▸ To do
Exclude the pictures; give every entry again exactly as written.

─── The input ───

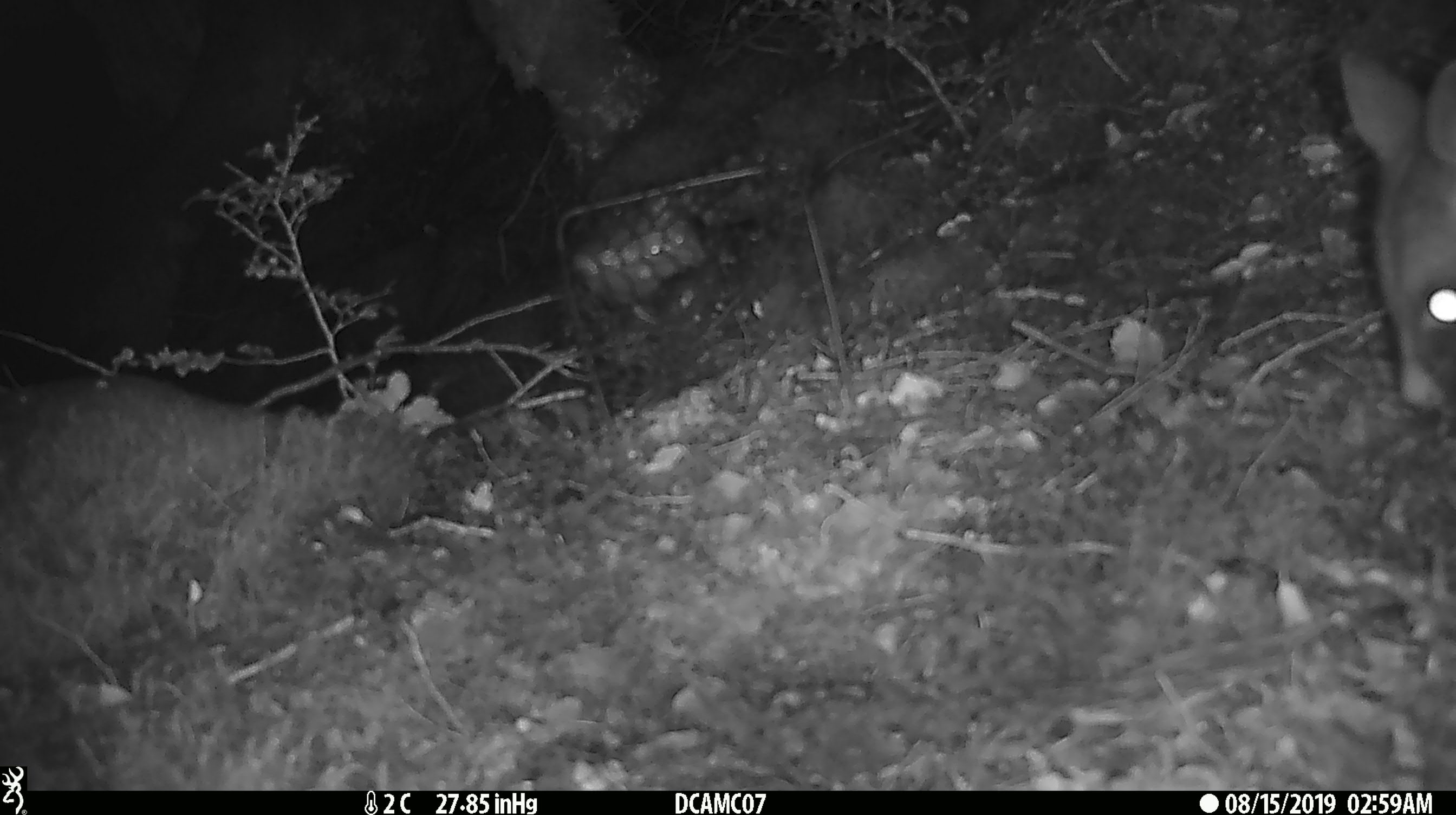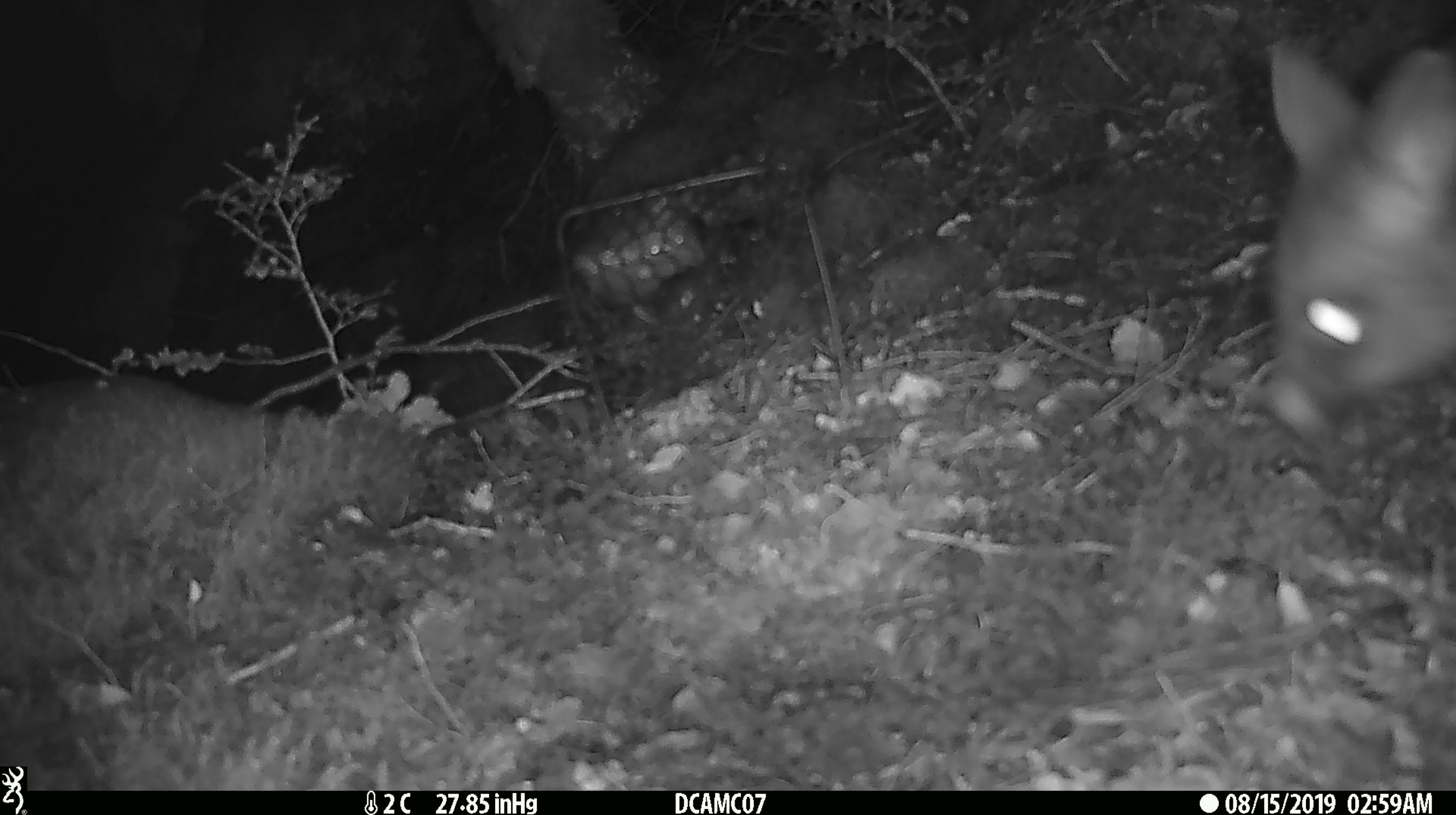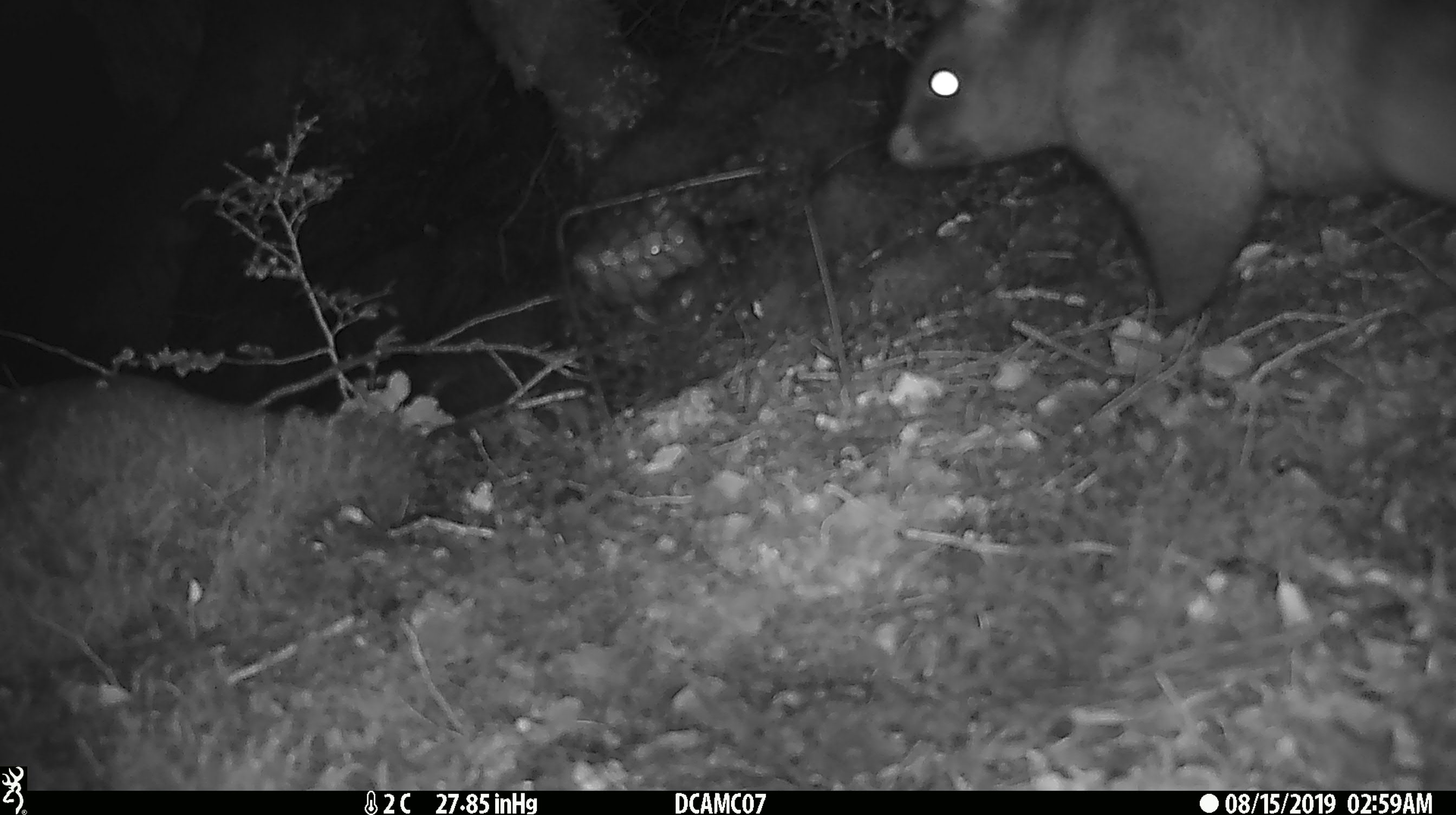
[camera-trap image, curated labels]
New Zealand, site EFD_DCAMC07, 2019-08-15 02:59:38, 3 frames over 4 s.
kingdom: Animalia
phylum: Chordata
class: Mammalia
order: Diprotodontia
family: Phalangeridae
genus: Trichosurus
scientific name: Trichosurus vulpecula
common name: common brushtail possum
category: possum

───

▸ Result of the exercise
[camera-trap image, curated labels]
New Zealand, site EFD_DCAMC07, 2019-08-15 02:59:38, 3 frames over 4 s.
kingdom: Animalia
phylum: Chordata
class: Mammalia
order: Diprotodontia
family: Phalangeridae
genus: Trichosurus
scientific name: Trichosurus vulpecula
common name: common brushtail possum
category: possum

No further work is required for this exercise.